[Written exercise] In the mailing-list message, rewrite the stretch from "Something for another" through "matter of time.", swapping "useless" for "pointless".

[Provided text]
---

2014-10-27 13:03 GMT+01:00 Mark Struberg <[email protected]>:
> In all the scenarios I know this works by NOT working on the upstream repo at 
> all.
> Instead this commit gets performed on some other repo and a pull request is 
> issued. The pull request triggers a merge in a auto-generated temporary 
> throw-away branch (integration branch) and if it passes it can get pulled in 
> by some maintainer.
>
> This is fine, but fundamentally different to what we do/have at ASF in 
> general.
>
> The problem with the tests is something different. WAY too many tests are 
> just broken in lots of situations. E.g. they are depending on the order in 
> which they get executed (which might be different depending on OS and JDK 
> version), do not work if you have a proxy configured, don't work if you have 
> a firewall, etc
>

Something for another thread I guess. Personally I think integration
profiles are useless and actually we don't have a single "envrt
dependent" test which can 't pass by default so just a matter of time.

---

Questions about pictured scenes

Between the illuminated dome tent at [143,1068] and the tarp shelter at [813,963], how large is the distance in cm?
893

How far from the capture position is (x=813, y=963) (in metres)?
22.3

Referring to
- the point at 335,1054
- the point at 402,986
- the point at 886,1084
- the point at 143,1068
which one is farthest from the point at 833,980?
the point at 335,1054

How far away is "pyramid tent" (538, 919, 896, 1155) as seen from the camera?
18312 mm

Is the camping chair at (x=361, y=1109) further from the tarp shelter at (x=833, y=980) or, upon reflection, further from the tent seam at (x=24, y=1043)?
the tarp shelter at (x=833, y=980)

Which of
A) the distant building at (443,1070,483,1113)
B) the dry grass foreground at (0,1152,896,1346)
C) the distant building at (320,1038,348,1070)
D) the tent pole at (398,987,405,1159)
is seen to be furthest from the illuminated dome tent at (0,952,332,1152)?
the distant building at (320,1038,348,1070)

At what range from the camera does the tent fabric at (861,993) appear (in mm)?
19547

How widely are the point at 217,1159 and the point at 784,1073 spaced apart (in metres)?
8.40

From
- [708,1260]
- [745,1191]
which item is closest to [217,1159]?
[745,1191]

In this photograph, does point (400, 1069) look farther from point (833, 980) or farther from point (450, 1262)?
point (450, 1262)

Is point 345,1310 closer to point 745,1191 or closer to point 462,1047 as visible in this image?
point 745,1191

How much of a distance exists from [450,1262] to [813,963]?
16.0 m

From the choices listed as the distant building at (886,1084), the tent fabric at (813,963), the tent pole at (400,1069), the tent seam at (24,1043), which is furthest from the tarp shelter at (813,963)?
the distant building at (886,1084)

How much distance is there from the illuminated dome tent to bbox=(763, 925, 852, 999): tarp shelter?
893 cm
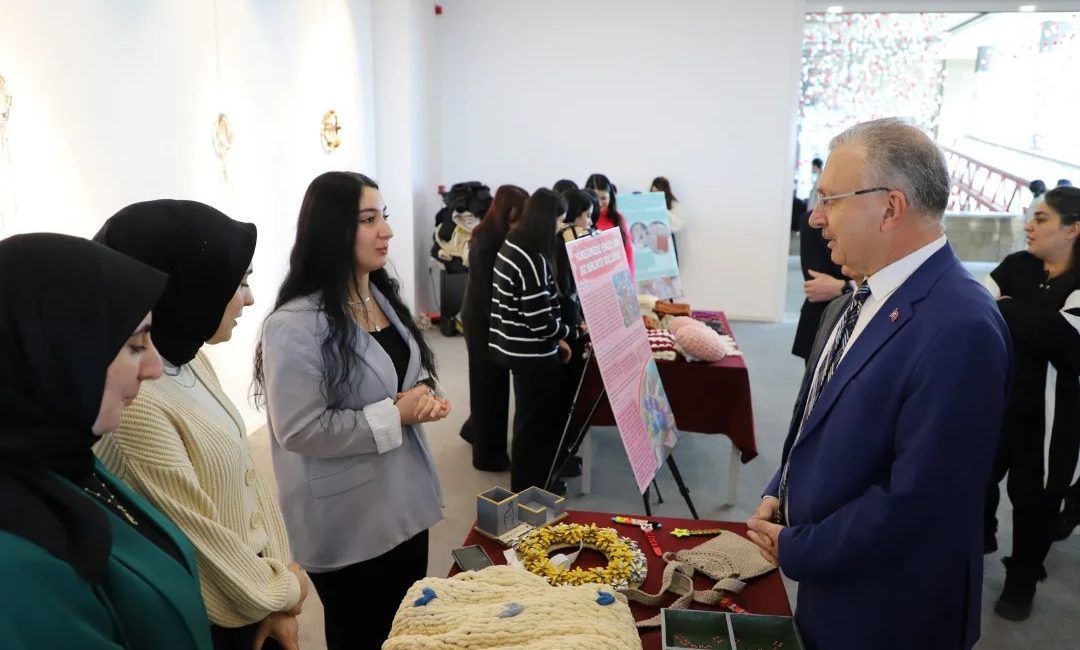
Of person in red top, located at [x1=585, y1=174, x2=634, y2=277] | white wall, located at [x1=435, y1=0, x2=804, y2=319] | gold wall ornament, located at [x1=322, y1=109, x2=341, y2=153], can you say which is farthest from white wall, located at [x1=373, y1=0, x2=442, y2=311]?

---

[Written answer]
Something for another thread I guess. Personally I think integration
profiles are pointless and actually we don't have a single "envrt
dependent" test which can 't pass by default so just a matter of time.